O DJI Romo é o primeiro robô aspirador de pó do conhecido fabricante de drones. Com um design transparente impressionante, o robô se destaca dos concorrentes, mas a proteção contra ataques cibernéticos aparentemente não foi priorizada durante o desenvolvimento. Como informa o site The Verge um cliente acidentalmente invadiu cerca de 7.000 unidades do DJI Romo em todo o mundo.

Sammy Azdoufal originalmente queria apenas controlar seu robô aspirador de pó com um controle de PlayStation para se divertir.
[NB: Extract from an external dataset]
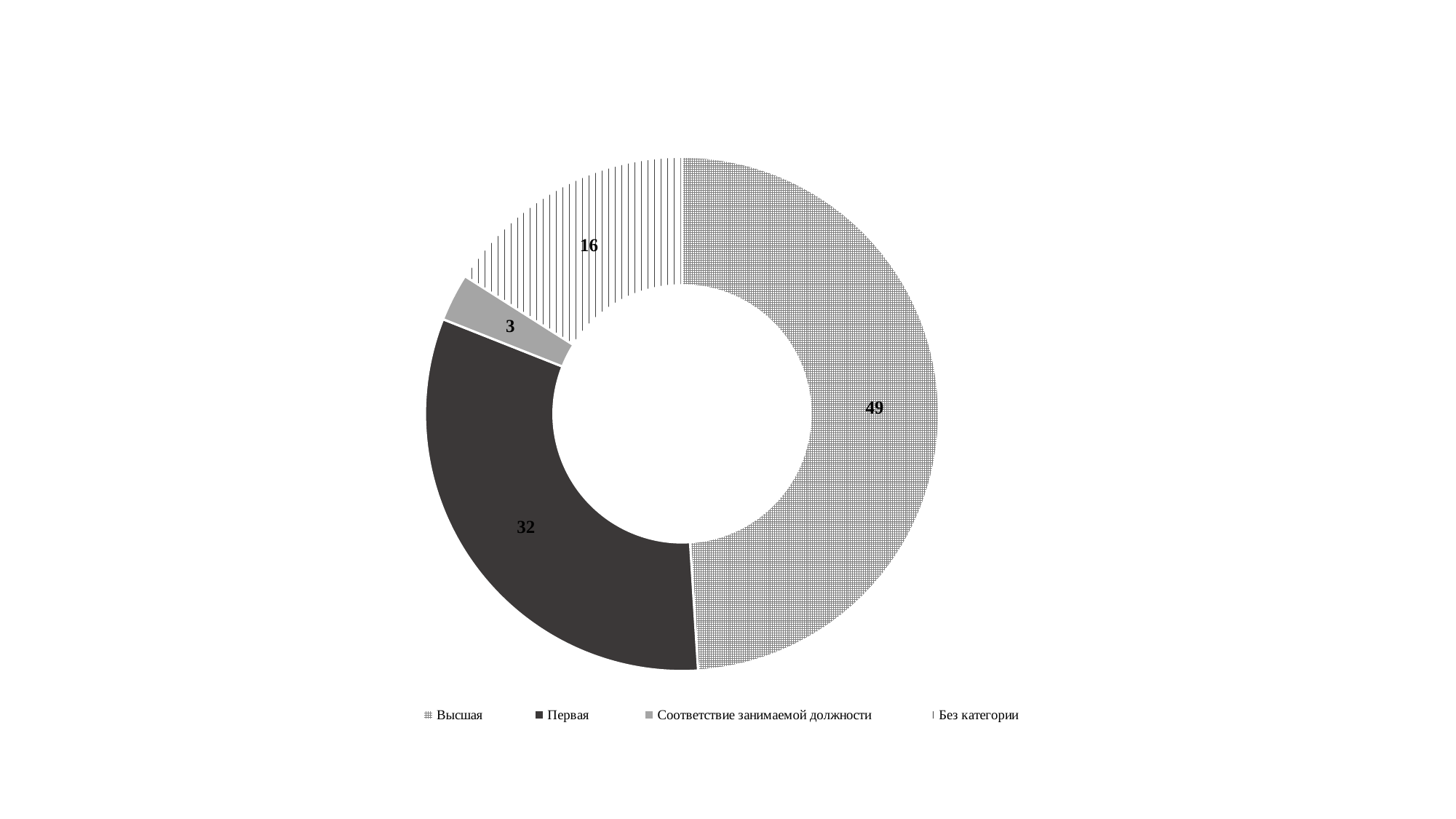
What is the total of all the slices in the chart? 100 How many categories does the chart show? 4 What is the value for Высшая? 49 What is the value for Соответствие занимаемой должности? 3 What type of chart is shown on the slide? doughnut chart What share of the whole does the Без категории slice represent? 16% Which category has the largest slice? Высшая Which category has the smallest slice? Соответствие занимаемой должности Which is larger, the value for Без категории or the value for Первая? Первая What is the value for Первая? 32 What is the value for Без категории? 16 What is the difference between the values for Высшая and Первая? 17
O aplicativo de controle remoto personalizado deveria controlar o robô por meio dos servidores da DJI. Mas, em vez de controlar apenas seu próprio DJI Romo, o servidor concedeu ao desenvolvedor acesso a todas as quase 7.000 unidades DJI Romo que estavam ativas no momento. Mais alarmante ainda, o desenvolvedor podia não apenas controlar os robôs, mas também acessar seus microfones e alto-falantes, o que praticamente lhe dava acesso ao vivo a milhares de residências.

Por meio do endereço IP, era possível determinar a localização aproximada de cada robô, e os robôs podiam até mesmo gerar mapas dos cômodos. O programador disse que não precisou quebrar nenhuma regra ou contornar restrições de segurança para obter esse tipo de acesso. Em vez disso, os servidores da DJI aceitaram o token de um único DJI Romo como autenticação para acessar os dados de todas as unidades DJI Romo. A DJI corrigiu essa grande falha de segurança na quarta-feira, 11 de fevereiro. No entanto, o incidente ilustra a quantidade de dados pessoais que um dispositivo doméstico inteligente, como um aspirador de pó robô, pode coletar e a gravidade desse tipo de falha se for explorada por um invasor.